Shout Out to the Past:
There’s direct reference to Picard and Wesley’s other shuttle ride together in Samaritan Snare.
To treat the radiation sickness, they use hyronalin - a drug originally referred to in Miri from the Original Series.
Setting up the Future:
Picard tells Wesley about Boothby, whom we will meet in The First Duty, the one truly great Wesley episode.
• Mary Konhert will appear one more time as Ensign Tess Allenby.
• There’s a funny little moment when the bit of the ship breaks off in Picard’s hand.
• Good scene, well done, when the ship crashes
• The location filming in the desert looks good.
• Picard’s pointedly telling Captain Dirgo to lead the way after they arrive in the cave and the tensions begin to build is a good touch.
• Patrick Stewart and Gates McFadden both do well in their parts. I particularly like seeing Dr. Crusher act not just like a doctor, but like the Chief Medical Officer on a Starship.
• Nice line from Picard: “Mr. Dirgo, I’d appreciate it if you didn’t bury me before I’d gone.”
• Dirgo’s death is pretty horrific – brings us to a very low point for Wesley, who now truly stands alone
• Wesley did everything he’s done just so Picard would be proud of him? Really? If Picard was that much of a father figure to him, that should have been developed on the show more strongly.
• The Special Effect of the Sentry is pretty neat.

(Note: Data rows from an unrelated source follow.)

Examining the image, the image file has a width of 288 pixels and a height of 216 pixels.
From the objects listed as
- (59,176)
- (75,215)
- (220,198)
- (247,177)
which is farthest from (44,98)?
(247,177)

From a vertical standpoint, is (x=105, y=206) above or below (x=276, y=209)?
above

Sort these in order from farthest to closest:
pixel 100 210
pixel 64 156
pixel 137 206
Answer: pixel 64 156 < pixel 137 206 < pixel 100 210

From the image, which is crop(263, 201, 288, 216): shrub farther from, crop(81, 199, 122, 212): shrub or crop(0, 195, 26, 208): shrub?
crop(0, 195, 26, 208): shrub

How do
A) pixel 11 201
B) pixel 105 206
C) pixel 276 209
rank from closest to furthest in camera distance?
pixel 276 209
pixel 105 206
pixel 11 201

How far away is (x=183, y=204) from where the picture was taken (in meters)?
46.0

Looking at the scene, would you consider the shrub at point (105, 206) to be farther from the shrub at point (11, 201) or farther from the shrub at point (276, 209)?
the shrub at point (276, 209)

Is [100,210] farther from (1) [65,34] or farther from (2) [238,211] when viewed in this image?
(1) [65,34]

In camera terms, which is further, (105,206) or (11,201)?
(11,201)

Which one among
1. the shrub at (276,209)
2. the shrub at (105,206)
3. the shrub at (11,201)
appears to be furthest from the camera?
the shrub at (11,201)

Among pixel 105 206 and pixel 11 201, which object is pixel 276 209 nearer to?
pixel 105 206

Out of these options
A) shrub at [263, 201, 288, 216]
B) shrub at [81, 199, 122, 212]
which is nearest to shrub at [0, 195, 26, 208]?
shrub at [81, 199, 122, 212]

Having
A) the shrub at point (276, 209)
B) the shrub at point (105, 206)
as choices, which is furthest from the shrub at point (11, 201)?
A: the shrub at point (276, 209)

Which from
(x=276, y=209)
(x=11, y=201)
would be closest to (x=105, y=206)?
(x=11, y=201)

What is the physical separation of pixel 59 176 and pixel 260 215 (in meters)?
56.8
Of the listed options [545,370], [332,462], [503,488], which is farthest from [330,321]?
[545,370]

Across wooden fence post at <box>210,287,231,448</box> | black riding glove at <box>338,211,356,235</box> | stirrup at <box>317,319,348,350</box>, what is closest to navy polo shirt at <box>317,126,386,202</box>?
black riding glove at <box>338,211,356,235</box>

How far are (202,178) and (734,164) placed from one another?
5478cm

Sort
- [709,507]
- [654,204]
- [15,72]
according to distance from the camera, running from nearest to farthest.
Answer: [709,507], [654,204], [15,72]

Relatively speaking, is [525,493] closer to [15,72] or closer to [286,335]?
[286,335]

Crazy Talk: Captain Riker (Huh?)
If Picard wasn’t the Captain, the story would have to change a lot, but it would not have necessarily been worse. The full potential of the Wesley-Picard relationship has never been explored and there is just as much room for an emotional connection between Wesley and Riker – who really has been acting as Wesley’s surrogate father for the last 2+ years. It might have been nice to see that relationship developed. And it would have been good having Shelby dealing with the radioactive garbage scow. On the other hand, though difficult it would not have been impossible to justify Picard’s presence in the episode even if he wasn’t Captain. So that would have been another option that would have allowed us to keep the “want you to be proud of me” speech.
Dialogue High Point
One of Wesley’s best lines is at the end of the story, after the injured-but-rescued Picard, being carried out on a stretcher, chides him for being in such a dirty uniform. Wesley replies
You don’t look so ship-shape yourself, sir.